This beautiful soul with my husband is one of my favorite people in the entire world. And I know a lot of people all over the world.
This man, let’s call him the English name Jared, hugging Richard is one of the FIRST men that ever walked into our soup kitchen in Poznan, well over a decade ago. LONG before I even had my first child (and she is a decade plus 2).
In fact, after we returned with Adelyne to Poznan/Poland, at around 5 weeks old, bringing her to our soup kitchen around 6-10 weeks old, HE was actually one of the first to hold our baby. At our soup kitchen. In Poland. It was the Holy Start soup kitchen (HS closed a couple years ago).
This beautiful soul that ALWAYS brightened my every day that I saw him…He is now the AMAZING volunteer at an unbelievable SOUP BUS located in Poznan, Poland, with the charity christianer.org … (find them on Facebook—it will BRIGHTEN your life)
Isn’t it AWESOME how you can watch one man go from served to SERVING!
Life — in full circle — makes my heart burst with joy. Tears. Happiness. And just an overwhelming sense of #itiswell .
It truly is.
It is well, with my soul.
Jared reminds me of that!
May Jared be your reminder to always invest in the beauty and hearts of others. Your full circle will come. And it IS worth it!
It’s fitting that today, as we work in Kalisz to raise money for precious children fighting for their lives, that this blog memory popped up on my Facebook page: Campaign THEM!
Here’s a portion…I really hope that you will read more and be encouraged! xoxo b
…I studied Special Education in college. When I became a teacher and it was time for the awards ceremony at the end of the year, I realized that none of my students would ever receive a special award from the school based on the school’s criteria. After all, the school demanded great grades, superb attendance, active participation in school functions/sports/clubs/so forth, wonderful behavior. As the list went on and on and on I realized that not a single student of mine would meet any of that criteria.

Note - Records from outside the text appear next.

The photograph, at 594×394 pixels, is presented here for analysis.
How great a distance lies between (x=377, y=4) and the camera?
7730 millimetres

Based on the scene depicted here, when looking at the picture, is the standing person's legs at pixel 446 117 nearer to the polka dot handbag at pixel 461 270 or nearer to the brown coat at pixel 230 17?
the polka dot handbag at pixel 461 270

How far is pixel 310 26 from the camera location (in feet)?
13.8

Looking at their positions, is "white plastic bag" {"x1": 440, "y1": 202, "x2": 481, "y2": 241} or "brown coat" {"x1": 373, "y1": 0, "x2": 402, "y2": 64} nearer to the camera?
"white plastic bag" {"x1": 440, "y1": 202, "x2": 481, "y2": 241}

Because—they were crack babies or FAS kids. They suffered from brain damage or constant epileptic seizures. They had such severe learning disabilities that they couldn’t even read or spell rat/cat/bat/fat in the 7th grade. Some smelled so badly, it was required they took showers upon entering school premises in the nurse’s office for their sakes. And, to be honest, the behavior of many of them was more gangster than Dangerous Minds.

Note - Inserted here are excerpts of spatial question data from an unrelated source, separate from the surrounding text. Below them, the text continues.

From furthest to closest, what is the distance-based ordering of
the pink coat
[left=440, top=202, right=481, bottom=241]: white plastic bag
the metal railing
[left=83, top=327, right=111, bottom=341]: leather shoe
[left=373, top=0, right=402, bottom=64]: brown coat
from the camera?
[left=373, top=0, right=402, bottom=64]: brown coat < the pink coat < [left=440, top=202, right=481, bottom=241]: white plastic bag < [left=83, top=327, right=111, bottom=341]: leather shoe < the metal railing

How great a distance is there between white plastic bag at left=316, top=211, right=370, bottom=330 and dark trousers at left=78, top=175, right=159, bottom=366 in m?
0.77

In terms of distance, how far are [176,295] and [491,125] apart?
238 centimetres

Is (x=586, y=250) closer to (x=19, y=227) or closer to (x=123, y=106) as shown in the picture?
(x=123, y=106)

Yet, to me, each and every one was so extremely and uniquely special. Don’t get me wrong. Many afternoons, when the school bell dismissed the swarm of teenagers, I sat behind my desk crying—amazed that I made it through another foul language-laced day filled with fights and security escorting students from my room. There were even times I wondered if the student was going to or planning on harming me.
And, still, each and every student remained special. Somehow, in some way, I was able to look beyond what they had become to what they could potentially have in store. In a sense, I felt as if I was the only one at times to think this way…
If you read my title you would see that it says, “30 tons of food given by the homeless to the not homeless. Confused much?”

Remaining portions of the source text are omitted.